### Written instruction
Carry on the article below about Technosert's automated PCB depaneling, starting after its last sentence.

Technosert automates precision PCB depaneling

Technosert automates precision PCB depaneling

Technosert has automated PCB separation at its Austrian manufacturing operation. The ASYS system combines precision handling, inspection, tool management, and process monitoring.


Technosert has installed an ASYS DIVISIO 5100 Gen 5 system to automate printed circuit board depaneling at its electronics manufacturing operation in Austria.

The standalone machine is configured so that an operator loads and unloads each product while the checking, handling, cutting, inspection, and tool management stages are completed automatically.

Depaneling separates individual printed circuit boards from the larger production panel used during component placement, soldering, cleaning, and inspection. Although the operation occurs near the end of assembly, an uncontrolled cut can damage components, solder joints, tracks, or laminate after considerable value has already been added.

The DIVISIO 5100 uses linear motors and is specified with positioning accuracy of up to ±10 microns. Dual-spindle and dual-gripper configurations can support cycle times below approximately 2–2.5 seconds, depending on the board geometry and cutting path.

### Material supplied
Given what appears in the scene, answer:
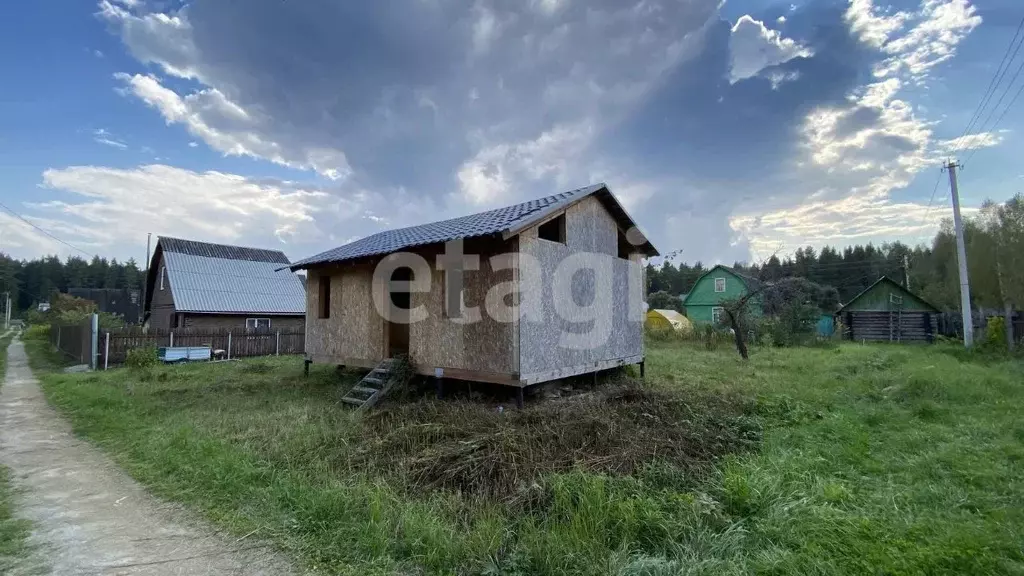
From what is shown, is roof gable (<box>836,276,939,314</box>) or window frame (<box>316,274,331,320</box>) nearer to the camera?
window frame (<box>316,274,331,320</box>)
==
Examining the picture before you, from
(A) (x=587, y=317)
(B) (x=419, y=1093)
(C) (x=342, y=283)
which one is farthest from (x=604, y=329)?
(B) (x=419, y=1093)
---
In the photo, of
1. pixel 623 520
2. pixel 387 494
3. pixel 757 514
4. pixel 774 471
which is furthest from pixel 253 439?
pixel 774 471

### Exercise output
Before a production run begins, the system checks the condition and availability of the required tools and resources. It continues to monitor the process during operation, adjusting parameters and using integrated camera and measurement functions to verify board position and cutting performance.

Automatic tool changing allows worn cutters to be replaced without a complete manual setup. ASYS says its tool-management arrangement can support extended production across as many as 20.5 shifts, although the actual interval will depend on the material, cutting length, spindle settings, and board design.

Complete cut inspection provides a record of whether the separation process followed the specified geometry. Deviations can be identified before the finished boards move into functional testing, coating, enclosure assembly, or shipment.

Force-controlled grippers and a soft-stop function are intended to minimise mechanical stress during handling. Controlled movement becomes more important when components sit close to the board edge, thin substrates are used, or irregular geometries make the assembly vulnerable to flexing.

Technosert operates as an electronics manufacturing services provider, requiring its production equipment to accommodate different customer designs, batch sizes, quality requirements, and documentation standards. Changeover time consequently carries as much weight as peak cutting speed.

High-mix operations cannot normally optimise a machine around one board for an extended run. Programmes, fixtures, cutters, and handling arrangements must be changed frequently while retaining traceability and preventing the wrong setup from being applied to a similar-looking product.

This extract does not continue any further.